02 febbraio 2015

Onde gravitazionali, l'errore di BICEP2 è ufficiale

La caratteristica perturbazione della radiazione cosmica di fondo rilevata dal telescopio BICEP2 è compatibile con la presenza di polvere interstellare nella Via Lattea. È quanto risulta da un nuovo confronto con i dati del telescopio spaziale Planck dell'ESA. Non c'è alcuna conferma dunque che il segnale rilevato da BICEP2 abbia avuto origine dalle onde gravitazionali prodotte con il processo d'inflazione, come invece annunciato lo scorso anno(red)

Non c'è alcuna prova della presenza indiretta di onde gravitazionali prodotte pochi istanti dopo il big bang nelle rilevazioni di BICEP2, rese pubbliche a marzo 2014. È la conclusione di un nuovo studio proposto per la pubblicazione sulla rivista "Physical Review Letters", in cui sono stati confrontati i dati raccolti dal telescopio spaziale Planck dell'Agenzia spaziale europea, e dei telescopi terrestri BICEP2, al Polo Sud e Keck, sulle sommità del vulcano Mauna Kea, alle isole Hawaii.

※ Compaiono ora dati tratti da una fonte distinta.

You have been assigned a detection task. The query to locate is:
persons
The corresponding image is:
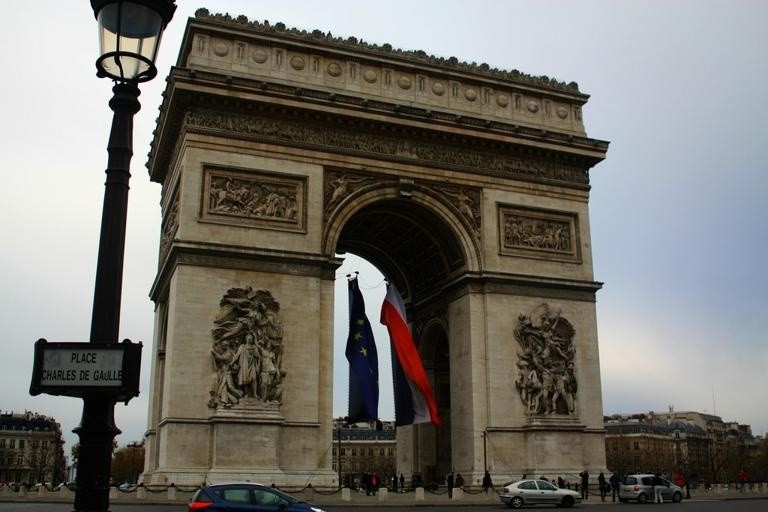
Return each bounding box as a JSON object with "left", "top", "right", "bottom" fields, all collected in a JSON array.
[
  {"left": 522, "top": 474, "right": 579, "bottom": 492},
  {"left": 577, "top": 470, "right": 589, "bottom": 499},
  {"left": 609, "top": 471, "right": 622, "bottom": 503},
  {"left": 210, "top": 294, "right": 285, "bottom": 411},
  {"left": 513, "top": 308, "right": 578, "bottom": 420},
  {"left": 483, "top": 471, "right": 493, "bottom": 491},
  {"left": 344, "top": 470, "right": 424, "bottom": 496},
  {"left": 597, "top": 472, "right": 607, "bottom": 503},
  {"left": 446, "top": 472, "right": 454, "bottom": 498},
  {"left": 654, "top": 473, "right": 663, "bottom": 504},
  {"left": 456, "top": 473, "right": 466, "bottom": 487}
]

Non ha trovato riscontro quindi l'annuncio dei ricercatori di BICEP2, secondo cui la radiazione cosmica di fondo, l'eco fossile del big bang, da loro osservata porterebbe impressa la firma del processo d'inflazione. Quest'ultimo, secondo la teoria cosmologica, ha determinato un'espansione primordiale dell'universo in tempi rapidissimi: le onde gravitazionali prodotte avrebbero perturbato la radiazione di fondo, producendo caratteristiche “torsioni” della sua polarizzazione, chiamate “modi B”.

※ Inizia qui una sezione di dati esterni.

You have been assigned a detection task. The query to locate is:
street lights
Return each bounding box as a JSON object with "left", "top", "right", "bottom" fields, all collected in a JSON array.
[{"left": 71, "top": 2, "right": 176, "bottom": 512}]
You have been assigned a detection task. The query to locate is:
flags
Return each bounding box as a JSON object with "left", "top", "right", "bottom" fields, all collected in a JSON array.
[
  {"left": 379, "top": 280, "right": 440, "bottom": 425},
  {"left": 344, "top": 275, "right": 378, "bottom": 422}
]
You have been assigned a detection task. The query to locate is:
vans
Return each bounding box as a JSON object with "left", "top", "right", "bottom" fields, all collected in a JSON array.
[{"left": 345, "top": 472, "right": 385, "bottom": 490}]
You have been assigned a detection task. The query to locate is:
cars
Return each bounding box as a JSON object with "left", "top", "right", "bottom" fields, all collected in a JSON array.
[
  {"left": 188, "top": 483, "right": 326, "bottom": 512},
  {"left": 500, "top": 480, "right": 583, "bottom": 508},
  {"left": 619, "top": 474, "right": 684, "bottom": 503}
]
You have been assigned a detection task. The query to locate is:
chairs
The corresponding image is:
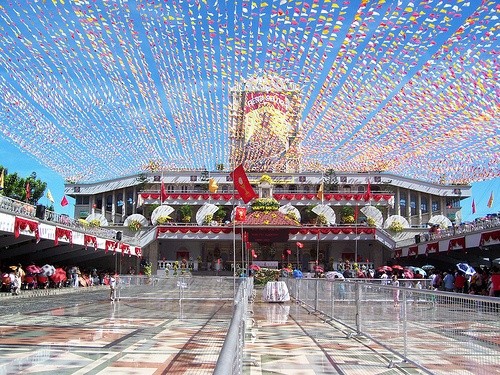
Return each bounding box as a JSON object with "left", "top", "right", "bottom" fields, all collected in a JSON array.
[{"left": 23, "top": 276, "right": 47, "bottom": 290}]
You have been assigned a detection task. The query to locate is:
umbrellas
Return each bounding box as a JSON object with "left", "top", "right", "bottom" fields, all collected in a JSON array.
[
  {"left": 0, "top": 264, "right": 68, "bottom": 284},
  {"left": 326, "top": 271, "right": 345, "bottom": 282},
  {"left": 456, "top": 263, "right": 476, "bottom": 277},
  {"left": 376, "top": 264, "right": 434, "bottom": 275}
]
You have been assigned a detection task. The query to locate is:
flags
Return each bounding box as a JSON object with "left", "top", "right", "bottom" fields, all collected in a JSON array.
[
  {"left": 61, "top": 196, "right": 69, "bottom": 206},
  {"left": 0, "top": 170, "right": 5, "bottom": 188},
  {"left": 317, "top": 183, "right": 323, "bottom": 199},
  {"left": 26, "top": 183, "right": 30, "bottom": 199},
  {"left": 46, "top": 191, "right": 54, "bottom": 203},
  {"left": 472, "top": 200, "right": 476, "bottom": 213},
  {"left": 160, "top": 182, "right": 169, "bottom": 203},
  {"left": 363, "top": 182, "right": 372, "bottom": 201},
  {"left": 487, "top": 194, "right": 494, "bottom": 208},
  {"left": 209, "top": 178, "right": 219, "bottom": 192}
]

Onde gravitazionali, l'errore di BICEP2 è ufficiale
Il telescopio spaziale Planck dell'ESA sullo sfondo della mappa della radiazione cosmica di fondo che ha permesso di realizzare (Cortesia ESA and the Planck Collaboration - D. Ducros)
Appena dopo la pubblicazione dell'articolo di BICEP2 in cui si ipotizzava il collegamento tra modi B ed onde gravitazionali prodotte dall'inflazione molti fisici sono intervenuti per mettere in dubbio queste conclusioni. L'obiezione fondamentale è che i “modi B” possono essere prodotti anche dalla polvere interstellare presente nella Via Lattea, che intercetta la radiazione di fondo prima che arrivi ai telescopi terrestri.

Ma come separare il contributo di foreground, cioè delle polveri in primo piano nel campo di vista dei telescopi, e quello di background, cioè della radiazione di fondo?

Per i due esperimenti terrestri, BICEP2 e il Keck, è praticamente impossibile, per quanto siano sensibili, perché funzionano su una singola
frequenza a microonde di 150 gigahertz (miliardi di herz). Planck invece ha osservato l’intero cielo su nove canali di frequenza, di cui sette con rivelatori sensibili alla polarizzazione: per questo consente di distinguere i diversi contributi delle polveri, che sono risultati compatibili con il segnale inizialmente rilevato da BICEP2.

"Abbiamo dimostrato che, una volta rimossa l’emissione della polvere galattica, la prova della rilevazione di “modi B” primordiali non è più così solida. Purtroppo, dunque, non possiamo confermare che quel segnale rappresenti davvero un’impronta dell’inflazione cosmica”, ha spiegato Jean-Loup Puget, dell’Institut d’Astrophysique Spatiale di Orsay, in Francia, coautore dello studio.

"Abbiamo comunque avuto l’ennesima conferma delle eccezionali capacità di Planck, che proprio grazie alla sua capacità d’osservare l’intero cielo in nove frequenze ha permesso d’arrivare a una conclusione condivisa", ha concluso Reno Mandolesi, associato INAF e dell’Università degli Studi di Ferrara, responsabile di LFI, uno dei due strumenti a bordo di Planck. "Ed è bene sottolineare che, pur non avendo trovato una prova convincente della presenza d’un segnale dovuto alle onde gravitazionali primordiali, ciò non invalida in alcun modo l’ipotesi dell’inflazione cosmica".